The Electric Vehicle Association of the Philippines (EVAP) has thrown its support behind renewed calls to reinstate funding for the government’s Comprehensive Automotive Resurgence Strategy (CARS) and Revitalizing the Automotive Industry for Competitiveness Enhancement (RACE) programs, warning that the country’s push toward electric vehicles (EVs) will stall without a strong domestic automotive manufacturing base.
While EVAP welcomed the Marcos administration’s aggressive push for electric mobility—through EV incentives, charging infrastructure development, and renewable energy integration—the group stressed that EVs cannot be developed separately from the wider automotive ecosystem.
“Electric vehicles are still vehicles,” said EVAP president Edmund Araga. “They use the same platforms, supply chains, production facilities, and skilled workforce as conventional vehicles. If local automotive manufacturing weakens, EV production—local or otherwise—will struggle to scale.”
CARS and RACE were designed to rebuild local vehicle assembly volumes, anchor major OEM investments, and strengthen the domestic parts manufacturing sector. Industry players warn that without these programs, the Philippines risks losing what little scale it has left in automotive production—at a time when neighboring Association of Southeast Asian Nations (Asean) countries are rapidly expanding both internal combustion engine (ICE) and EV manufacturing.
In other countries in the Asean, automotive manufacturing remains one of the largest industrial sectors, supporting hundreds of thousands of jobs and generating billions in exports. These countries are now leveraging their established ICE manufacturing bases—assembly plants, supplier networks, and logistics ecosystems—to attract EV platforms, battery investments, and next-generation mobility technologies.

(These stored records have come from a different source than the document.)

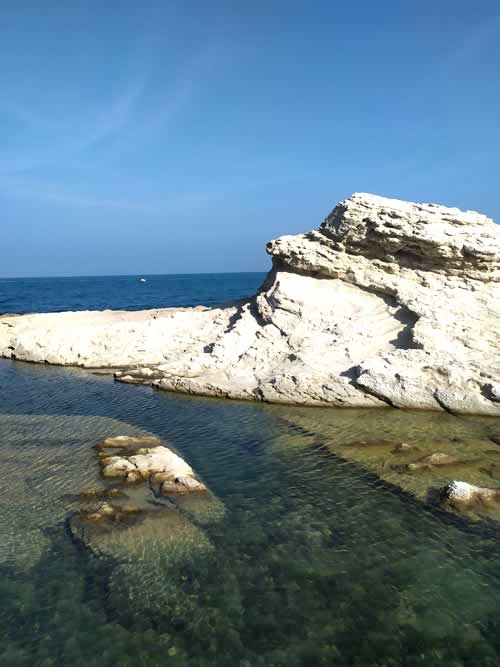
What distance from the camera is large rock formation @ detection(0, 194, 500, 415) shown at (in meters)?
16.8

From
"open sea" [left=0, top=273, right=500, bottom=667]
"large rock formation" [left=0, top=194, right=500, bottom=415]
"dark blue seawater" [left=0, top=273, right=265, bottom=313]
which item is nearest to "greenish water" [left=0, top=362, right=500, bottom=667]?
"open sea" [left=0, top=273, right=500, bottom=667]

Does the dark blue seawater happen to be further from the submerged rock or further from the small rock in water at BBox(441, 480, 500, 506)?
the small rock in water at BBox(441, 480, 500, 506)

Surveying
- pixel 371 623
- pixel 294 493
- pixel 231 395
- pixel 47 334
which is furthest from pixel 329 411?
pixel 47 334

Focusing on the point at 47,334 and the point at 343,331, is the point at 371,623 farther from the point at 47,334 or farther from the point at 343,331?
the point at 47,334

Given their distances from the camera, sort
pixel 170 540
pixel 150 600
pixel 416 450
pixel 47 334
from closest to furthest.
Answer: pixel 150 600 → pixel 170 540 → pixel 416 450 → pixel 47 334

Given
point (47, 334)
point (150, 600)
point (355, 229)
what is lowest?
Answer: point (150, 600)

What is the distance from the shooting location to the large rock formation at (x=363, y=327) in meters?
16.8

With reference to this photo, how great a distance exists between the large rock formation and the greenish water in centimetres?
330

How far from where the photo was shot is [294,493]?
1072cm

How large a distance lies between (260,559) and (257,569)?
282 mm

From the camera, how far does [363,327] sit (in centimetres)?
1933

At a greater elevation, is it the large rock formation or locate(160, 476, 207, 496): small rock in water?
the large rock formation

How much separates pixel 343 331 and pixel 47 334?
16.8 m

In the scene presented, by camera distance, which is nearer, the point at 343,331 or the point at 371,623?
the point at 371,623
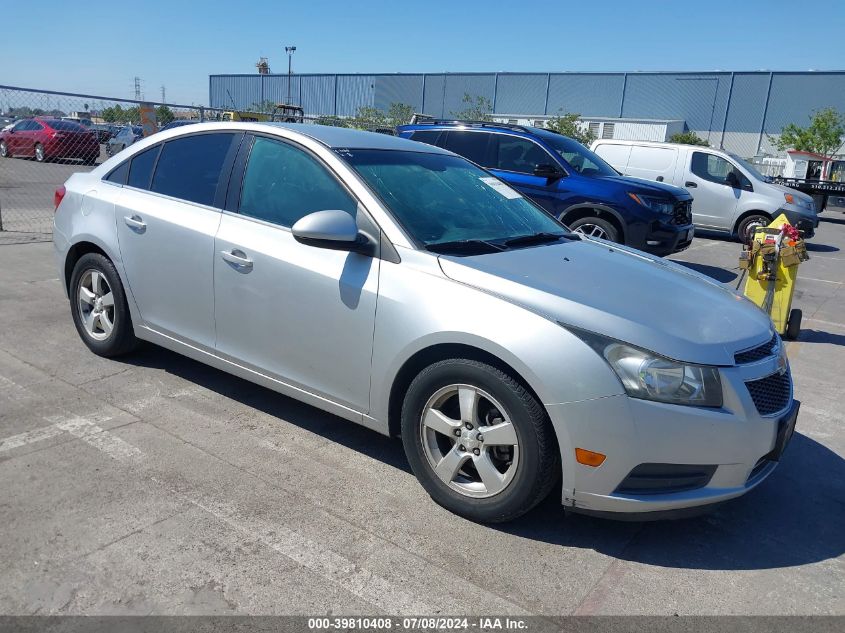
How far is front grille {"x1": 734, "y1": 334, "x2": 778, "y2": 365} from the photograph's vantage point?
299 cm

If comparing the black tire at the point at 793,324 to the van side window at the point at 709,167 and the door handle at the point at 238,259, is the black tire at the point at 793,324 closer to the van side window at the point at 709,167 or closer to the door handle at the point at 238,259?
the door handle at the point at 238,259

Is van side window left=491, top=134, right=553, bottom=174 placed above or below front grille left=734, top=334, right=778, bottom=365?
above

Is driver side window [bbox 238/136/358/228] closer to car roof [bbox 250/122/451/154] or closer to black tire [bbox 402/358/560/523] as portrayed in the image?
car roof [bbox 250/122/451/154]

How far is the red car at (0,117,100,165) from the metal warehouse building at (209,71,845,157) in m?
33.3

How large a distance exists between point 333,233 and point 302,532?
135 centimetres

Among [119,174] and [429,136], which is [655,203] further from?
[119,174]

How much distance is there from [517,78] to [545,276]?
189ft

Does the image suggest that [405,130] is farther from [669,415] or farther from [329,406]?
[669,415]

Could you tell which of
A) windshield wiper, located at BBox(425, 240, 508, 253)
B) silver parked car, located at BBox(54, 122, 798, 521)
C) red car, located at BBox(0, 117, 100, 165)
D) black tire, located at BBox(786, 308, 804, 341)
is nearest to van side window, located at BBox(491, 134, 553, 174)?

“The pattern is very clear,” Araga said. “No country jumped straight into EVs without first building volume and capability in conventional automotive manufacturing. EVs are not a replacement for the auto industry—they are its evolution.”
EVAP emphasized that local vehicle assembly is critical not only for producing cars, but also for sustaining parts manufacturing such as wiring harnesses, electronics, body panels, thermal systems, and eventually batteries and power electronics. Without sufficient production volume and long-term policy support, investments in these components become commercially unviable.

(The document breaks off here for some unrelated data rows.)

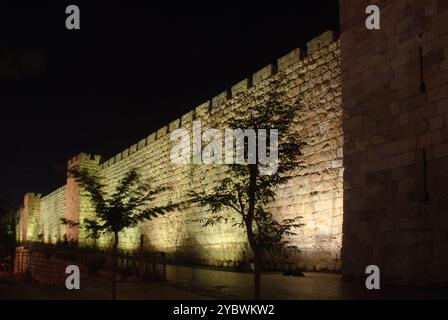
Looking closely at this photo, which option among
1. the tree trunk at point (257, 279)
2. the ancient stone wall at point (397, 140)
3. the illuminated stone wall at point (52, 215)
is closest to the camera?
the tree trunk at point (257, 279)

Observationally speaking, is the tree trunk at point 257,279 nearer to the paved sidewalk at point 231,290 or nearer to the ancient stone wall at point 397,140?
the paved sidewalk at point 231,290

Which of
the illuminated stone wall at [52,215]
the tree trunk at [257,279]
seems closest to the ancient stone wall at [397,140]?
the tree trunk at [257,279]

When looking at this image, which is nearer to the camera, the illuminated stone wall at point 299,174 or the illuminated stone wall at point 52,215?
the illuminated stone wall at point 299,174

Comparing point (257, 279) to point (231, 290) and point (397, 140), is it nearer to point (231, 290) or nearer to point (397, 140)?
point (231, 290)

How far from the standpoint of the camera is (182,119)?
19359mm

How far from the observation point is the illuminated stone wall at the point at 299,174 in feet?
36.6

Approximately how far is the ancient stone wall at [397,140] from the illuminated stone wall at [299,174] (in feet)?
6.00

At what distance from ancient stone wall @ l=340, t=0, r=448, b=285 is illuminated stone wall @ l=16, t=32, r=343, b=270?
183cm

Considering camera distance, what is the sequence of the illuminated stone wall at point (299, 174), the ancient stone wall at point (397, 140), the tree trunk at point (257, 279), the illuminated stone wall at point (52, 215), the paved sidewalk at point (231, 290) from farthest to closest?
the illuminated stone wall at point (52, 215) < the illuminated stone wall at point (299, 174) < the ancient stone wall at point (397, 140) < the paved sidewalk at point (231, 290) < the tree trunk at point (257, 279)

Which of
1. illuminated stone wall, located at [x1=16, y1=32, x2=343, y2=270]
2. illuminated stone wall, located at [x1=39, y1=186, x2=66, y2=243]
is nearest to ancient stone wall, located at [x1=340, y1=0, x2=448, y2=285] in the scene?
illuminated stone wall, located at [x1=16, y1=32, x2=343, y2=270]

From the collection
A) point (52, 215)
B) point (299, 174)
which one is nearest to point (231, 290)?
point (299, 174)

For the motoring industry, the concern is straightforward: Fewer locally assembled vehicles mean higher dependence on imports, weaker supplier networks, and fewer opportunities to localize future EV models. This, EVAP warned, could leave the Philippines permanently behind as Asean transitions to electrified platforms.
While reaffirming its support for the government’s EV roadmap, EVAP called for a balanced transition strategy that allows ICE vehicles, hybrids, and EVs to coexist while local manufacturing scale is rebuilt.
“Supporting CARS and RACE today strengthens our ability to assemble EVs locally tomorrow,” Araga said. “If we want Philippine-made EVs in the future, we must first protect and grow Philippine automotive manufacturing today.”

President Ferdinand Marcos Jr recently vetoed the P4.5-billion allocation for the CARS and RACE programs in the 2026 national budget, stating that “unprogrammed appropriations” must be restricted to essential priorities to enforce fiscal discipline. The veto effectively removes the funding intended to settle government incentive arrears owed to manufacturers like Toyota and Mitsubishi for production targets they have already met, while also stalling the launch of the successor RACE program.
EVAP said it is ready to engage in constructive dialogue with government economic managers, lawmakers, and regulators to explain how CARS and RACE directly support jobs, investments, and the long-term competitiveness of the Philippine automotive industry—whether powered by gasoline, hybrid systems, or electricity.